Although slaveowners remained a minority, they controlled a majority of the wealth and political influence within the state. Slaveholders also cast a mythological influence over the imaginations of new immigrants. The image of treelined southern plantations owned and operated by chivalrous southern gentlemen, drinking mint juleps or sipping bourbon on the porches of their large, white houses while slaves toil in the fields was seen by new landowners as a step up the economic ladder. Even in regions of the state where slavery was virtually unknown and impractical, slave ownership was an economic dream.
On the whole, slaveholders were members of the loosely organized Democratic Party. But with the rise of the well organized Know-Nothing Party, which at best, from a Democrat’s perspective, was agnostic toward slavery or at worst was antislavery, Democrats were forced to formally organize into a political party. Their standard bearer in Texas was Hardin Runnels, who defeated Sam Houston for the governorship in 1857. A strong states-right and slavery advocate, Runnels often spoke of Texas secession. Two years later, Houston, a pro-Union man, defeated Runnels and two Unionist men were elected to Texas’ two congressional seats: A. J. Hamilton and John H. Reagan.
However, within a few months, the political winds suddenly shifted. The federal army seemed to be powerless to stop Indian raids on the frontier. And the Republican-controlled Congress refused to provide additional aid in fighting Indians, creating a greater burden on the state—which then had to rely on the use of the Texas Rangers—to put down hostile activities. The army’s fecklessness and Congress’ recklessness with the lives of Texans on the frontier fueled suspicions among states-right proponents that the federal government did not have Texas’ best interest in mind. Then, in the summer of 1860, a series of questionable fires in cities around the state aroused fears that an abolitionist plot was afoot and that a slave insurrection was in the offing. Secessionists used the army’s failure, Congress’ refusal, and the fires to stir up greater fears. Throughout the state blacks and white northerners were lynched by vigilante groups. With the election of Abraham Lincoln to the presidency, Texas secessionists began making the same arguments that southern secessionists were making—that Lincoln would first restrict slavery to the existing southern states, and then outlaw slavery throughout the United States.

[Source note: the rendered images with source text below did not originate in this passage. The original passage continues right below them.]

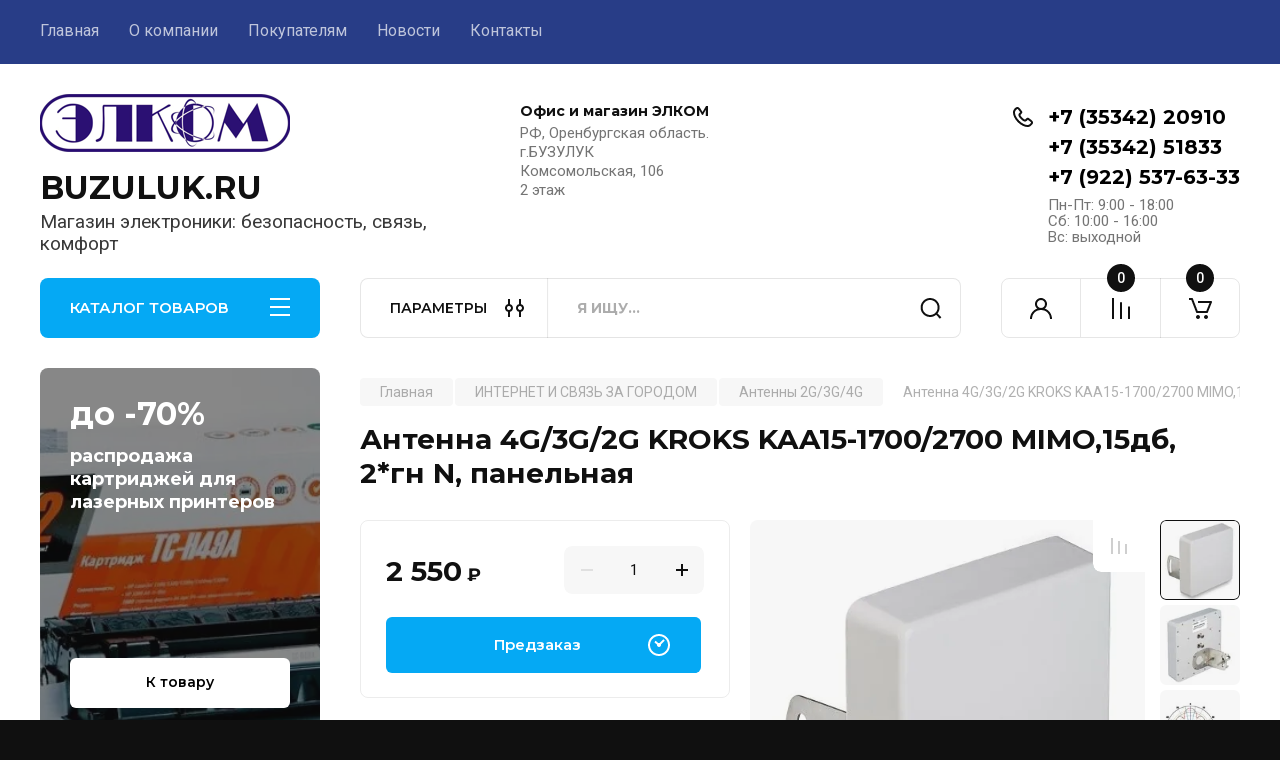

--- FILE ---
content_type: text/javascript
request_url: https://counter.megagroup.ru/a071e7c5ca6e0fdba47b82a02504e3a6.js?r=&s=1280*720*24&u=https%3A%2F%2Fbuzuluk.ru%2Fmagazin%2Fproduct%2F2779502702&t=%D0%90%D0%BD%D1%82%D0%B5%D0%BD%D0%BD%D0%B0%204G%2F3G%2F2G%20KROKS%20KAA15-1700%2F2700%20MIMO%2C15%D0%B4%D0%B1%2C%202*%D0%B3%D0%BD%20N%2C%20%D0%BF%D0%B0%D0%BD%D0%B5%D0%BB%D1%8C%D0%BD%D0%B0%D1%8F&fv=0,0&en=1&rld=0&fr=0&callback=_sntnl1768458716822&1768458716822
body_size: 96
content:
//:1
_sntnl1768458716822({date:"Thu, 15 Jan 2026 06:31:56 GMT", res:"1"})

Governor Houston was under pressure to call a special session of the state legislature, to address the question of secession. Houston refused. Nevertheless, Texas Supreme Court Chief Justice Oran M. Roberts and other secessionists issued a call to the 122 counties to hold elections and send delegates to a convention in Austin. On January 28, 1861, the convention met and 166 delegates voted for secession, only eight voted to remain in the Union. A general election was called for February 23. Houston stumped throughout the state in support of the Union. However, he conceded, if the people of Texas wanted to secede from the United States they should not join the Confederate Sates, rather they should declare their independence and reestablish the Republic of Texas. On election day, with only one-fourth of the population having lived in Texas when she was an independent republic, the vote for secession and joining the Confederacy was overwhelming—76 percent in favor. Lincoln, who would be inaugurated within a couple of weeks, wrote to Houston, offering 50,000 federal troops to keep Texas in the Union. Houston and other Unionists considered Lincoln’s offer, but in the end declined. “I love Texas too well to bring strife and bloodshed upon her,” Houston said. On March 2, Texas Independence Day, Texas officially seceded from the United States of America.